McClellan also took issue with the book by former Bush White House counter-terrorism czar Richard Clarke, “Against All Enemies: Inside America’s War on Terror,” on March 22, 2004:

McCLELLAN: Well, why, all of a sudden, if he had all these grave concerns, did he not raise these sooner? This is one-and-a-half years after he left the administration. And now, all of a sudden, he’s raising these grave concerns that he claims he had. And I think you have to look at some of the facts. One, he is bringing this up in the heat of a presidential campaign. He has written a book and he certainly wants to go out there and promote that book.

Agreed Scott. Can’t trust people who do that.

Sorry Bush haters, this will not be your smoking gun.

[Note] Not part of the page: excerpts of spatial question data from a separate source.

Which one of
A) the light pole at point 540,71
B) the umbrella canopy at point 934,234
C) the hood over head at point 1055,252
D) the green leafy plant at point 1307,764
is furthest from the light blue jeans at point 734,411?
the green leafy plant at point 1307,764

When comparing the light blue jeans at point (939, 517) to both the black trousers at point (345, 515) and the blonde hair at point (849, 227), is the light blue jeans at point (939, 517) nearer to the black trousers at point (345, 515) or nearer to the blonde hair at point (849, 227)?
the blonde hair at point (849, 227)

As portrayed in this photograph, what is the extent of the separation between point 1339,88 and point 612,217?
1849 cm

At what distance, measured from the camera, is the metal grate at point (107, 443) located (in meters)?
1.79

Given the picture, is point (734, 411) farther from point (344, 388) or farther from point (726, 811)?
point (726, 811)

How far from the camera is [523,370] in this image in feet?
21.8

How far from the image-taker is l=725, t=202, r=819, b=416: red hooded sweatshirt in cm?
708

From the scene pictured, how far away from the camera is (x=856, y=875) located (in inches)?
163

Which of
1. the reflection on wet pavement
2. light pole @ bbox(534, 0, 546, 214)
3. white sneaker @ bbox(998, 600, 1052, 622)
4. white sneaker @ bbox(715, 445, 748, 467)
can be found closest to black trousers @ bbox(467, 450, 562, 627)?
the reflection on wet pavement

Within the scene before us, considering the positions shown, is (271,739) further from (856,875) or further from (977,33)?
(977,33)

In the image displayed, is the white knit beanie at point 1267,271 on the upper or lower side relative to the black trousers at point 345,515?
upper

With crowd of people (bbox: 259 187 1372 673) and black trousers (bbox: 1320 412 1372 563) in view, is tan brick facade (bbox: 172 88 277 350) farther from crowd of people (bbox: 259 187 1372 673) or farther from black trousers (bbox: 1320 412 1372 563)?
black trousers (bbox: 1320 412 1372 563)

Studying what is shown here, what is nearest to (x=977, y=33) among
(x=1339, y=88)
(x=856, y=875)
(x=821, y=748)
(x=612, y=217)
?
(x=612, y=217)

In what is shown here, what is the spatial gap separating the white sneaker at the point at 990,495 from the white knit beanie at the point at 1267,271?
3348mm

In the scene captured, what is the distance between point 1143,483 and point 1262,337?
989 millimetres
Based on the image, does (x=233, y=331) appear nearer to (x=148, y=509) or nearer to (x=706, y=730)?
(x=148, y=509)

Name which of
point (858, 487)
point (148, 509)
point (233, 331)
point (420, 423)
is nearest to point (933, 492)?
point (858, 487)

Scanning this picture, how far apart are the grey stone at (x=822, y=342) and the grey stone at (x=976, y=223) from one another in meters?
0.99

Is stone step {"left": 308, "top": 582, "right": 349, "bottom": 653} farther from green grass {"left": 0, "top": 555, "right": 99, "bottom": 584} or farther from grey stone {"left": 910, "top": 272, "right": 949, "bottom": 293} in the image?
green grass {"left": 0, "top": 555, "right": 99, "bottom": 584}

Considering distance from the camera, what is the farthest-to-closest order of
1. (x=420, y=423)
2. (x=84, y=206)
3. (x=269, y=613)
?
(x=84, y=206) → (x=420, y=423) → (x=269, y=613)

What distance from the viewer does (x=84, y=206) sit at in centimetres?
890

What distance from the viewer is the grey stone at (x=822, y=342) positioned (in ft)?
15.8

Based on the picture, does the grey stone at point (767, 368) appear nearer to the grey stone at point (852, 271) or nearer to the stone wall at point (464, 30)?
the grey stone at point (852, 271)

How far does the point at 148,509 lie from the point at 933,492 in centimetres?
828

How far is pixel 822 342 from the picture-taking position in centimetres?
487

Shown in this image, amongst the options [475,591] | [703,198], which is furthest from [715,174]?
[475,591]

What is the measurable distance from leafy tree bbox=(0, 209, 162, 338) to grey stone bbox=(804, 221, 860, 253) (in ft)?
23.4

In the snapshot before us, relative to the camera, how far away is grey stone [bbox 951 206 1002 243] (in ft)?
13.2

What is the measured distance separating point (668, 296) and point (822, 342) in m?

From the WaPo column about the book:

“The president had promised himself that he would accomplish what his father had failed to do by winning a second term in office,” he writes. “And that meant operating continually in campaign mode: never explaining, never apologizing, never retreating. Unfortunately, that strategy also had less justifiable repercussions: never reflecting, never reconsidering, never compromising. Especially not where Iraq was concerned.”

Um, let me see. Secretary of Defense change….check. Commanding General change…..check. Strategy change…..check.

If this is what Scott has as intel on Bush then you may as well trash the book now. We know those inflicted with BDS will make love to the book but that’s par for the course. Those wanting a sound analysis of the Bush presidency will be disappointed tho.


Great interview of Dan Bartlett by John Gibson on the subject. It’s a must listen. (little over 11 minutes long)



LGF with news that the publisher of his book is connected to the one, the only, George Soros…..shocker!